● **THE PROBLEM**:
Starting at the line that contains "How far is (x=132, y=365)", transcribe every remaining line of the entries exactly, including the last one.

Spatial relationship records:

╭──

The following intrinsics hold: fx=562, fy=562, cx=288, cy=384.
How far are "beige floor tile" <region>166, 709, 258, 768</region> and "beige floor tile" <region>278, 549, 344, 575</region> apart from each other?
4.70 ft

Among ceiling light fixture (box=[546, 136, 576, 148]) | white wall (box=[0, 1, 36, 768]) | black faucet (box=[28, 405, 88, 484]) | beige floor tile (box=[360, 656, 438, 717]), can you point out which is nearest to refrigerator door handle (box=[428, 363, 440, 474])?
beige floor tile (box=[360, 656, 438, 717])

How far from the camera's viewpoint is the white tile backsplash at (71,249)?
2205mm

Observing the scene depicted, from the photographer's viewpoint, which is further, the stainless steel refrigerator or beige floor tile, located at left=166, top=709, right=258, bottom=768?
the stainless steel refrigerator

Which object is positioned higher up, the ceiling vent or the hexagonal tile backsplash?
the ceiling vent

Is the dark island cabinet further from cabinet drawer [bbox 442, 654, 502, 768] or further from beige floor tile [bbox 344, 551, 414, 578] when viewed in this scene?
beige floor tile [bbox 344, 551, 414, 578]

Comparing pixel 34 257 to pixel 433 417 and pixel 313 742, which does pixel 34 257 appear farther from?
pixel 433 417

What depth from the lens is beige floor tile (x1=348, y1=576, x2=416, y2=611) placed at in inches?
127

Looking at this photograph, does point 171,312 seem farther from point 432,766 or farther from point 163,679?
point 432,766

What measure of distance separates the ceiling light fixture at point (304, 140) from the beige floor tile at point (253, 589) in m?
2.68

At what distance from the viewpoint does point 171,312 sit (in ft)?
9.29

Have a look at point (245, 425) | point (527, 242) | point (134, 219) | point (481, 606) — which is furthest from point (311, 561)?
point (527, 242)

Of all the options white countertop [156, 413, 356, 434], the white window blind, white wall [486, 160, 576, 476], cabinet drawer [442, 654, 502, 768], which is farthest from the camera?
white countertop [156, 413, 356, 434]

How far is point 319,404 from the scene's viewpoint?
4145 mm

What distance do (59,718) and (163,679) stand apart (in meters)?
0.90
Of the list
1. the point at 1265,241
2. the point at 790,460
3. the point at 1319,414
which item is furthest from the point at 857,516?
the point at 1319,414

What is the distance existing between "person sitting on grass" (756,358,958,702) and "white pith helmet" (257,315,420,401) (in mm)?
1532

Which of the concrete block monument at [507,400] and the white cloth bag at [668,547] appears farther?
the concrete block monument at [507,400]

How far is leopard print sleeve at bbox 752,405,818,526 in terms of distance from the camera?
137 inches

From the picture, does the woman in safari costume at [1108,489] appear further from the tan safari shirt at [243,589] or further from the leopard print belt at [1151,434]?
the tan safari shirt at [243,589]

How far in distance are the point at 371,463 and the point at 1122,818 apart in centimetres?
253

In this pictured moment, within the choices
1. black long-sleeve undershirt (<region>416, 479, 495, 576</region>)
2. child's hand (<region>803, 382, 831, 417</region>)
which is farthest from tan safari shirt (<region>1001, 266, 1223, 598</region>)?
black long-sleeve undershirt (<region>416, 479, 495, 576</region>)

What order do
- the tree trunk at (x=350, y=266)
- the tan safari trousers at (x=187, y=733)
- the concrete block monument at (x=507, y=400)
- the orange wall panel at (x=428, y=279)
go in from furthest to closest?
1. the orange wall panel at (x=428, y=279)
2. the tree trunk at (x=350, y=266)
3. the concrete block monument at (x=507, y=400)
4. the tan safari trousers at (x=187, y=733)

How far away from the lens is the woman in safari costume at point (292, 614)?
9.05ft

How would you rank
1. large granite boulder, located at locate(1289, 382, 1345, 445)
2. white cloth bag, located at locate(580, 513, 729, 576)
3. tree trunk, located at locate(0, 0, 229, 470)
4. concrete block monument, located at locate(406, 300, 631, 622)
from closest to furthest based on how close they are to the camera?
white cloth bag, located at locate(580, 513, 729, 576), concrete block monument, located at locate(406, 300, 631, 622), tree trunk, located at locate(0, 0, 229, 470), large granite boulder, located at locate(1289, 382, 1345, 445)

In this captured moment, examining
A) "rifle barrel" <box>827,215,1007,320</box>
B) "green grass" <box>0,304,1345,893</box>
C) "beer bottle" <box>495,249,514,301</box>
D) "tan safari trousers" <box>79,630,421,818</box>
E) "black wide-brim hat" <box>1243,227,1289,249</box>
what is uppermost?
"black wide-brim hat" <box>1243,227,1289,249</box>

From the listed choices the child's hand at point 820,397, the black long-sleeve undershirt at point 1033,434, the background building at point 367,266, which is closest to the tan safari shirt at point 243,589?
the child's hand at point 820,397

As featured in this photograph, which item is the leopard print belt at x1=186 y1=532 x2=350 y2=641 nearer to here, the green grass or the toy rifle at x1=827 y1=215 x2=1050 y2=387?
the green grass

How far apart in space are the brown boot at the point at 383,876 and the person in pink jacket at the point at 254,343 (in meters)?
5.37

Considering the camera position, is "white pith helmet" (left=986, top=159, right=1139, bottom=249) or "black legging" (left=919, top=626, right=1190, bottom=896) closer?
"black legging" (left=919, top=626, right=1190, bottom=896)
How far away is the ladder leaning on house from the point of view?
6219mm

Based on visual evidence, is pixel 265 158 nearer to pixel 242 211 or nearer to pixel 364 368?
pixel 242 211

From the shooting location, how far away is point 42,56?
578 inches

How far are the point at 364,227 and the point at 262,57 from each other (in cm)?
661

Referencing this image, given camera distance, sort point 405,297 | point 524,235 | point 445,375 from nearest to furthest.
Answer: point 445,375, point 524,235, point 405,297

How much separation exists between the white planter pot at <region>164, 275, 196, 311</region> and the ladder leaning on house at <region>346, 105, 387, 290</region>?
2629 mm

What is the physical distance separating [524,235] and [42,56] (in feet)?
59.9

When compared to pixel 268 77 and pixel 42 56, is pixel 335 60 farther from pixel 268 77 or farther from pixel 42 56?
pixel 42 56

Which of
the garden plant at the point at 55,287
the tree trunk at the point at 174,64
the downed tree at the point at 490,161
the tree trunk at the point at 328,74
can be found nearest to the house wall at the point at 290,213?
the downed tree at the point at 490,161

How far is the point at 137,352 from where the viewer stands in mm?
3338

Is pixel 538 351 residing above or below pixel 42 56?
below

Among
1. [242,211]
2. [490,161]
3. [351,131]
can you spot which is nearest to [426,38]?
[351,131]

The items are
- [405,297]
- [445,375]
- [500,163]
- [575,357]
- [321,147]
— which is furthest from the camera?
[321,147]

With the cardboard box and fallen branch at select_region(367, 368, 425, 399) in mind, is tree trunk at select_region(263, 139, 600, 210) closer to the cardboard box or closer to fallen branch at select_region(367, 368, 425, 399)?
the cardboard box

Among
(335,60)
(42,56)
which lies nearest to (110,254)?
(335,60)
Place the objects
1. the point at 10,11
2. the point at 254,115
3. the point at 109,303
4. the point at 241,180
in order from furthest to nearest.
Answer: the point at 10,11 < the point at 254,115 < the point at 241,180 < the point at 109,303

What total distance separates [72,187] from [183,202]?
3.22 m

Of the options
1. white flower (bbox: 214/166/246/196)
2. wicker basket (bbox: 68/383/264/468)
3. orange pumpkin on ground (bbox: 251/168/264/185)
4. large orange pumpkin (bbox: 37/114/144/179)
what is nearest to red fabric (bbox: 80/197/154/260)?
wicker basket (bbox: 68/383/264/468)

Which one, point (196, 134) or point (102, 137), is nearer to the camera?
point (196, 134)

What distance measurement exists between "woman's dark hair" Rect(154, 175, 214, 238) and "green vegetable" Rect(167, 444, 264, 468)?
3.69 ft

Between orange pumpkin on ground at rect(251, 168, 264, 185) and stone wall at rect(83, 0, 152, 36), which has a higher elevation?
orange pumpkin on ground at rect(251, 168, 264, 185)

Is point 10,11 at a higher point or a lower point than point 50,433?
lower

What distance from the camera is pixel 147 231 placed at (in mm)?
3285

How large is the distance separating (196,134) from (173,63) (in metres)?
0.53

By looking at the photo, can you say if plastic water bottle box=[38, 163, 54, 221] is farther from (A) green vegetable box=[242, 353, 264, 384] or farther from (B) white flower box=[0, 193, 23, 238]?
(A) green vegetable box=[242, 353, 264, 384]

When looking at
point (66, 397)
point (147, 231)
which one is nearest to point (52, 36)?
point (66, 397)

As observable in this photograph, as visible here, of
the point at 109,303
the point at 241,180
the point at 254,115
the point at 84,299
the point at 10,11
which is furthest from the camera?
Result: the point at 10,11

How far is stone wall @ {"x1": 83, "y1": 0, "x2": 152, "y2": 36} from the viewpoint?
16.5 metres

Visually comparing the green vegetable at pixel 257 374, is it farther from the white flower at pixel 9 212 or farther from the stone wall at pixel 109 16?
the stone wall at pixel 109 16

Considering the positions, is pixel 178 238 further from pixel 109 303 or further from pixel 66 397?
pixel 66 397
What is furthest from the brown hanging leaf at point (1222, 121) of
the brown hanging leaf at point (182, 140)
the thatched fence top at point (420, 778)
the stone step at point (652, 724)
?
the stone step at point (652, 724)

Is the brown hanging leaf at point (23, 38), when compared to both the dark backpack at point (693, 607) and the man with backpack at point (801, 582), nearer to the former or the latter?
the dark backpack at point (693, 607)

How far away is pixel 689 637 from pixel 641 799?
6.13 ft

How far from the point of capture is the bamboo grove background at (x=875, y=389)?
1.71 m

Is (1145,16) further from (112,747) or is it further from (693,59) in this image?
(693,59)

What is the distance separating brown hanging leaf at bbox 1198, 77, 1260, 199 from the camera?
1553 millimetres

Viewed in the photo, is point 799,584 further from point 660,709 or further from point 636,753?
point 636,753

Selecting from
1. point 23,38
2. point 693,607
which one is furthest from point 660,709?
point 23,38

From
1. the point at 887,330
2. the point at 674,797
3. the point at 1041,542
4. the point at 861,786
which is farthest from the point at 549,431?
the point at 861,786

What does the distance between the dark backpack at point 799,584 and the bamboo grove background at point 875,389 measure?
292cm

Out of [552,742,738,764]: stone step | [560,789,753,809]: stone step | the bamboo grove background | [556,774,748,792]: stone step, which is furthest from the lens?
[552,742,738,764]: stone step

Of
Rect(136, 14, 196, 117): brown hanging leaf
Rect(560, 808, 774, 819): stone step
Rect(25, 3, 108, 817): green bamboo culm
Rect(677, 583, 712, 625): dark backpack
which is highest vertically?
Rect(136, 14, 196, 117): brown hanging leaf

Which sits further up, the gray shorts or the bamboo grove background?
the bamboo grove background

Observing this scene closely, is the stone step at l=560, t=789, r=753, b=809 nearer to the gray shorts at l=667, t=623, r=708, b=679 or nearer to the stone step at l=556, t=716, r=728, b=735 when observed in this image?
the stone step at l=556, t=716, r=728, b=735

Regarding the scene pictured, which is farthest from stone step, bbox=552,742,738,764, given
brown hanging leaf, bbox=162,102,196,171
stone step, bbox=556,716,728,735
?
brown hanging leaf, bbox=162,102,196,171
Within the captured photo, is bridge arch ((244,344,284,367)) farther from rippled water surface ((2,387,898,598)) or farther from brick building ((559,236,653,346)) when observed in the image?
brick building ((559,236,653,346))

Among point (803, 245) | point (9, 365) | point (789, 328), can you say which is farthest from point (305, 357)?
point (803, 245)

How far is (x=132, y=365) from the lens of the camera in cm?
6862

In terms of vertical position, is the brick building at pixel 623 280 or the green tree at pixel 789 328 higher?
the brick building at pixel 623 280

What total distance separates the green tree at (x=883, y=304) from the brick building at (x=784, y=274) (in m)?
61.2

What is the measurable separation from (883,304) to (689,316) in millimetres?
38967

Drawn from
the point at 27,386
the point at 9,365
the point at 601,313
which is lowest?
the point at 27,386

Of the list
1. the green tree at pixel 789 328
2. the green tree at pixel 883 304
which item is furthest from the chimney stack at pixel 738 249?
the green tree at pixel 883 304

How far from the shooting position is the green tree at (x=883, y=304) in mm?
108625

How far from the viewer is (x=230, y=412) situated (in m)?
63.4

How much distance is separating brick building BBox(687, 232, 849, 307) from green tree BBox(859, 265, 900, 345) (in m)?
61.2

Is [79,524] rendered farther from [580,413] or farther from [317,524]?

╰──

● **RESULT OF THIS EXERCISE**:
How far is (x=132, y=365) from the lens of the camera in cm?
6862

In terms of vertical position, is the brick building at pixel 623 280 or the green tree at pixel 789 328 higher?
the brick building at pixel 623 280

What total distance separates the green tree at (x=883, y=304) from the brick building at (x=784, y=274) (in m)?
61.2

What is the measurable separation from (883,304) to (689,316) in millimetres?
38967

Drawn from
the point at 27,386
the point at 9,365
the point at 601,313
which is lowest?
the point at 27,386

Of the list
1. the green tree at pixel 789 328
2. the green tree at pixel 883 304
which item is furthest from the chimney stack at pixel 738 249?
the green tree at pixel 883 304

How far from the shooting position is the green tree at (x=883, y=304) in mm?
108625

How far from the viewer is (x=230, y=412) situated (in m)?
63.4

How much distance is separating brick building BBox(687, 232, 849, 307) from green tree BBox(859, 265, 900, 345) (in m)?
61.2

Is [79,524] rendered farther from [580,413] or farther from [317,524]?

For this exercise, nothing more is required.